A CATL anunciou uma bateria que vai de 10% a 98% em seis minutos. Leia de novo, porque a frase merece. Seis minutos. O tempo que você leva para descer do carro, ir ao banheiro do posto, pagar um café requentado e voltar. A autonomia anunciada gira em torno de 800 quilômetros. Para efeito de comparação, é São Paulo a Curitiba e ainda sobra bateria para dar uma volta no quarteirão antes de dormir. A engenharia chinesa entregou, em silêncio industrial, aquilo que burocrata europeu prometia em conferência climática há uma década e nunca cumpriu.
E aqui começa a parte que ninguém da imprensa econômica oficial vai querer comentar. Essa bateria não nasceu de subsídio bem-intencionado, não nasceu de cota de gênero em conselho de inovação, não nasceu de selo verde concedido por ONG financiada com dinheiro público. Nasceu de uma empresa que opera em escala brutal, com cadeia de suprimentos verticalizada, capital privado em volume colossal e a liberdade prática de errar muitas vezes até acertar. O Estado chinês é tudo, menos liberal, ninguém aqui está canonizando Pequim. Mas onde o Partido cala, o capital corre. E quando o capital corre, a tecnologia anda.
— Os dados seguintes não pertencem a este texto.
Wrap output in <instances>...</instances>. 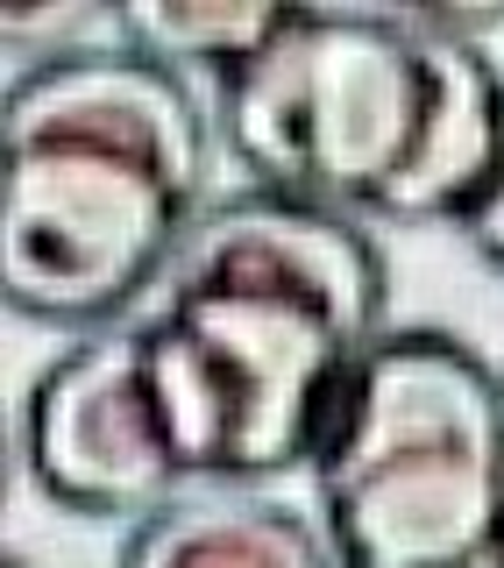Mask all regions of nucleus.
<instances>
[{
  "label": "nucleus",
  "instance_id": "10",
  "mask_svg": "<svg viewBox=\"0 0 504 568\" xmlns=\"http://www.w3.org/2000/svg\"><path fill=\"white\" fill-rule=\"evenodd\" d=\"M8 50H43L50 58H79V50H100L93 36H121V8H58V14H8Z\"/></svg>",
  "mask_w": 504,
  "mask_h": 568
},
{
  "label": "nucleus",
  "instance_id": "4",
  "mask_svg": "<svg viewBox=\"0 0 504 568\" xmlns=\"http://www.w3.org/2000/svg\"><path fill=\"white\" fill-rule=\"evenodd\" d=\"M192 200L157 171L100 150H0V298L29 320L121 313L178 256Z\"/></svg>",
  "mask_w": 504,
  "mask_h": 568
},
{
  "label": "nucleus",
  "instance_id": "11",
  "mask_svg": "<svg viewBox=\"0 0 504 568\" xmlns=\"http://www.w3.org/2000/svg\"><path fill=\"white\" fill-rule=\"evenodd\" d=\"M462 235H470L483 256L504 271V156H497V171H491V185L476 192V206L462 213Z\"/></svg>",
  "mask_w": 504,
  "mask_h": 568
},
{
  "label": "nucleus",
  "instance_id": "2",
  "mask_svg": "<svg viewBox=\"0 0 504 568\" xmlns=\"http://www.w3.org/2000/svg\"><path fill=\"white\" fill-rule=\"evenodd\" d=\"M313 484L334 568H504V377L447 334H376Z\"/></svg>",
  "mask_w": 504,
  "mask_h": 568
},
{
  "label": "nucleus",
  "instance_id": "8",
  "mask_svg": "<svg viewBox=\"0 0 504 568\" xmlns=\"http://www.w3.org/2000/svg\"><path fill=\"white\" fill-rule=\"evenodd\" d=\"M114 568H334V547L263 497H171L135 519Z\"/></svg>",
  "mask_w": 504,
  "mask_h": 568
},
{
  "label": "nucleus",
  "instance_id": "6",
  "mask_svg": "<svg viewBox=\"0 0 504 568\" xmlns=\"http://www.w3.org/2000/svg\"><path fill=\"white\" fill-rule=\"evenodd\" d=\"M171 292H256L292 298L363 355L384 334V256L355 213L292 200V192H235L192 213L171 256Z\"/></svg>",
  "mask_w": 504,
  "mask_h": 568
},
{
  "label": "nucleus",
  "instance_id": "1",
  "mask_svg": "<svg viewBox=\"0 0 504 568\" xmlns=\"http://www.w3.org/2000/svg\"><path fill=\"white\" fill-rule=\"evenodd\" d=\"M228 150L263 192L462 221L504 156V79L483 43L405 8H299L278 43L221 79Z\"/></svg>",
  "mask_w": 504,
  "mask_h": 568
},
{
  "label": "nucleus",
  "instance_id": "12",
  "mask_svg": "<svg viewBox=\"0 0 504 568\" xmlns=\"http://www.w3.org/2000/svg\"><path fill=\"white\" fill-rule=\"evenodd\" d=\"M0 568H22V561H0Z\"/></svg>",
  "mask_w": 504,
  "mask_h": 568
},
{
  "label": "nucleus",
  "instance_id": "9",
  "mask_svg": "<svg viewBox=\"0 0 504 568\" xmlns=\"http://www.w3.org/2000/svg\"><path fill=\"white\" fill-rule=\"evenodd\" d=\"M292 14L299 8H278V0H135V8H121V43L171 71L206 64L228 79L278 43Z\"/></svg>",
  "mask_w": 504,
  "mask_h": 568
},
{
  "label": "nucleus",
  "instance_id": "3",
  "mask_svg": "<svg viewBox=\"0 0 504 568\" xmlns=\"http://www.w3.org/2000/svg\"><path fill=\"white\" fill-rule=\"evenodd\" d=\"M150 384L192 476H278L320 448L355 348L320 313L256 292H171L142 320Z\"/></svg>",
  "mask_w": 504,
  "mask_h": 568
},
{
  "label": "nucleus",
  "instance_id": "7",
  "mask_svg": "<svg viewBox=\"0 0 504 568\" xmlns=\"http://www.w3.org/2000/svg\"><path fill=\"white\" fill-rule=\"evenodd\" d=\"M29 142L129 156L164 185H178L185 200H200L206 178V114L192 100L185 71L142 58L129 43L29 64L0 106V150H29Z\"/></svg>",
  "mask_w": 504,
  "mask_h": 568
},
{
  "label": "nucleus",
  "instance_id": "5",
  "mask_svg": "<svg viewBox=\"0 0 504 568\" xmlns=\"http://www.w3.org/2000/svg\"><path fill=\"white\" fill-rule=\"evenodd\" d=\"M29 476L93 519H150L192 484L150 384L142 327H107L43 369L22 419Z\"/></svg>",
  "mask_w": 504,
  "mask_h": 568
}]
</instances>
Olha o contraste, e ele dói. No mesmo mês em que a CATL apresenta isso, o debate brasileiro sobre veículo elétrico continua girando em torno de qual será a alíquota do imposto de importação, quanto a indústria nacional precisa ser "protegida" de quê, e qual cota de conteúdo local vai ser exigida para o sujeito ter direito de comprar o que quiser com o próprio dinheiro. Quer dizer, a humanidade descobriu como rodar oitocentos quilômetros parando seis minutos para recarregar, e nós aqui debatendo se o consumidor brasileiro merece ou não o privilégio de pagar caro para ter acesso a isso. É um país que confunde política industrial com confisco organizado, e chama o resultado de soberania.
Siga o dinheiro e a história fica ainda mais didática. Toda vez que o governo brasileiro decide "incentivar" um setor, o que ele faz na prática é taxar o consumidor em uma ponta para entregar a diferença, embrulhada em discurso de desenvolvimento, na conta bancária de algum grupo industrial bem relacionado em Brasília. O resultado conhecido é o de sempre, carro caro, tecnologia atrasada, mercado capturado e contribuinte pagando duas vezes, uma no imposto e outra no preço inflado. O que se vê é a fábrica nacional preservada. O que não se vê são os milhões de brasileiros impedidos de comprar um produto melhor e mais barato, os empregos que não foram criados em logística, manutenção, recarga, software embarcado, e a inovação que nunca floresceu porque ninguém precisou competir de verdade.
Existe uma fantasia recorrente, repetida em artigo de jornalão e em palestra de ministro, segundo a qual o desenvolvimento tecnológico nasce de planejamento estatal iluminado. É folclore. O que de fato move a fronteira são empresas com escala, capital paciente e permissão para concorrer. A CATL não pediu autorização para inventar essa bateria, não consultou comitê interministerial, não esperou edital de fomento. Construiu fábrica, queimou capital, errou, refez, e agora está vendendo a próxima geração de mobilidade para o planeta inteiro. Enquanto isso, aqui, o engenheiro brasileiro talentoso continua a fazer planilha de Excel para multinacional ou a montar projeto para conseguir verba do BNDES, que é a mesma coisa.
O recado é desconfortável e por isso mesmo precisa ser dito. Nações que protegem mercado contra concorrência externa não estão defendendo seus trabalhadores, estão hipotecando o futuro deles para sustentar o lucro presente de uma minoria. Cada ano de tarifa protecionista é um ano a mais de atraso tecnológico cobrado da geração seguinte. A China não chegou onde chegou copiando, chegou competindo. E nós continuaremos chegando atrasados enquanto acharmos que o caminho do progresso passa pela mesa de um diretor de autarquia federal. Bateria boa não se decreta. Se constrói, em liberdade, ou não se constrói nunca.
Com informações da Investing.com BR. A análise e opinião são do O Algoz.